Serra’s latest ‘slow cinema’ effort is at times hypnotic and beguiling, though it isn’t always consistently rewarding as he weaves a tale set in Tahiti about a stagnating High Commissioner who becomes privy to the prospect of something unimaginably nightmarish happening to his beloved French Polynesian island.
Dir. Albert Serra
2022 | France/Spain | Drama | 162 min | 2.39:1 | French & English
Not rated – likely to be NC16 for some nudity and sexual references
Cast: Benoit Magimel, Sergi Lopez, Pahoa Mahagafanau
Plot: Island of Tahiti. French government official De Roller is a calculating man with impeccable manners, capable of dealing with both high society and the locals he frequents in shady joints.
Awards: Nom. for Palme d’Or & Queer Palm (Cannes)
International Sales: Films Boutique
Subject Matter: Moderate – Political Inaction; Indigenous Communities
Narrative Style: Slightly Complex/Elliptical
Audience Type: General Arthouse
Albert Serra’s pictures are an acquired taste, from the sublime The Death of Louis XIV (2016) to the excruciatingly opaque Liberte (2019).
His latest yarn, Pacifiction, is, as its title seems to cryptically suggest, a fictional tale set in the Pacific islands. More specifically, we find ourselves in Tahiti, basking in her Zen-like environment of sea and sky.
It is Serra’s most ravishingly beautiful film yet. Beneath the veneer of calm and tranquillity, however, High Commissioner De Roller (Benoit Magimel, who is best known for being seduced by Isabelle Huppert in Michael Haneke’s The Piano Teacher (2001)) finds himself sliding into oblivion as he becomes privy to the prospect of something unimaginably nightmarish happening to his beloved French Polynesian island.

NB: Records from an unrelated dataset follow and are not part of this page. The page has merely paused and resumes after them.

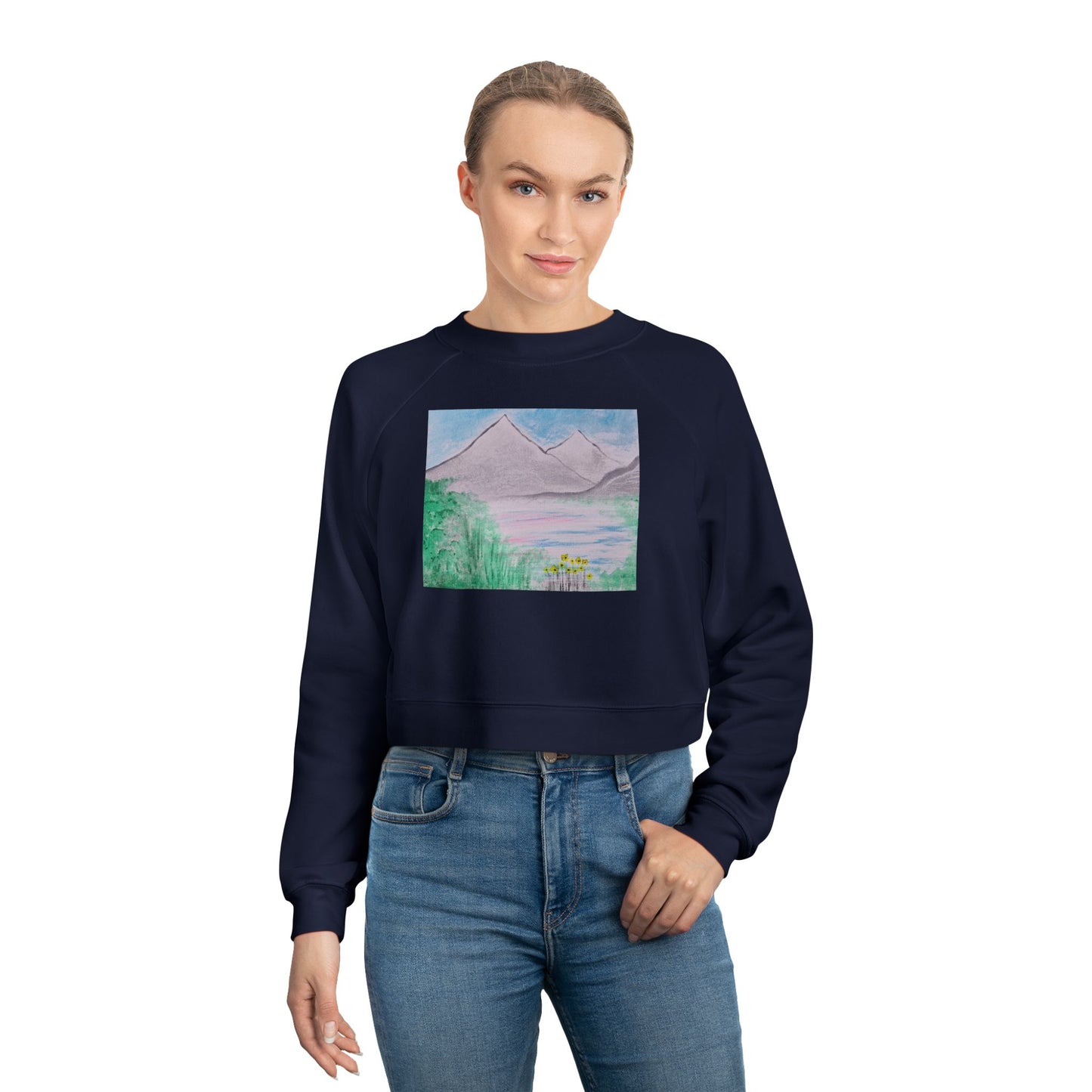 Moving Mountains Cropped Fleece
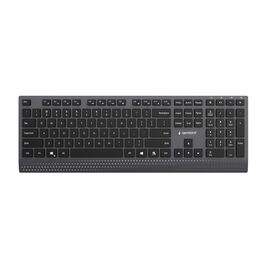 Gembird KB-MCH-06 Slim wired multimedia keyboard with Type-C adapter, US layout, black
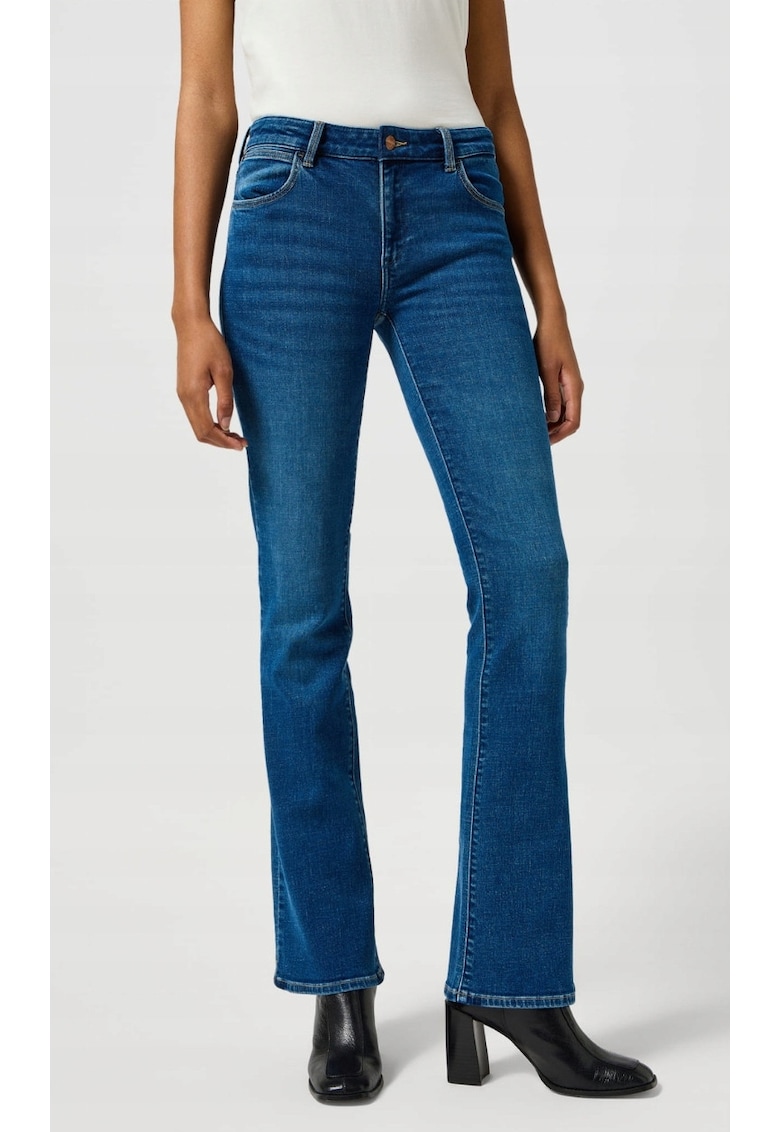 Blugi dama 112355283 - Bumbac - Albastru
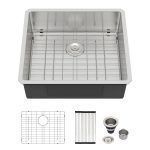 NEW STAINLESS Stainless steel Undermount kitchen sink Undermount 25-in x 22-in Stainless Steel Single Bowl Kitchen Sink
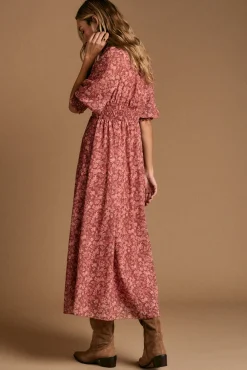 Maquiagem de vestido floral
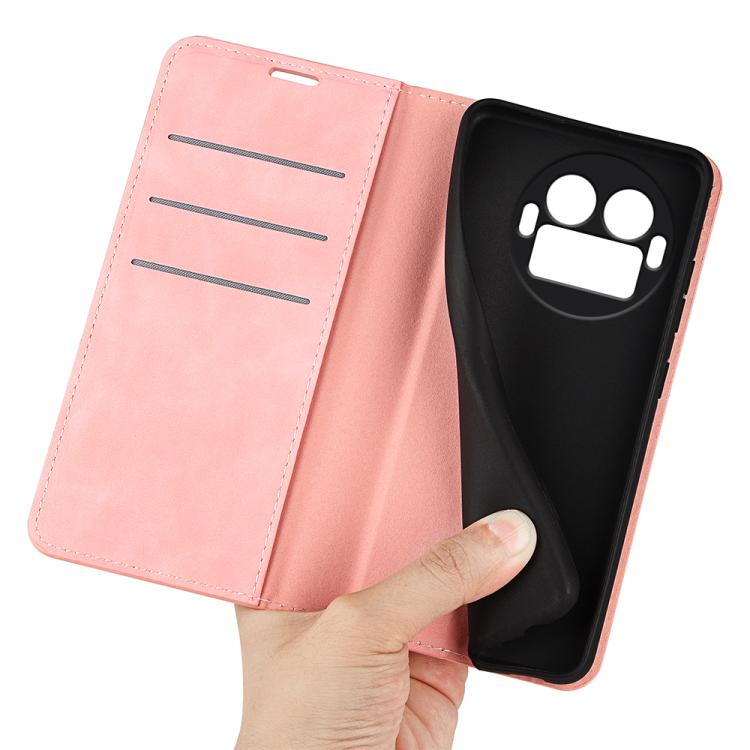 For Realme GT 8 Pro 5G Global Retro-skin Magnetic Suction Leather Phone Case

“I’ll go where the wind blows.”
There is not much of a plot to begin with, but Serra doesn’t appear to care one bit—as a result, Pacifiction feels like it is perpetually drifting for its 160-odd minute runtime. “I’ll go where the wind blows”, says De Roller, and that very much sums up Serra’s ‘slow cinema’ approach.
The film may be hypnotic and beguiling at times, but it isn’t always consistently rewarding, and may be an endurance test for some. Having said that, Pacifiction may be his most accessible effort to date.
There is an extraordinary sequence involving huge waves and boats which must be incredibly challenging to get on film. Unfortunately, that is the only ‘exciting’ thing that happens in Pacifiction, though the entire film has a creeping sense of quiet dread, which Serra doesn’t quite amplify to his advantage.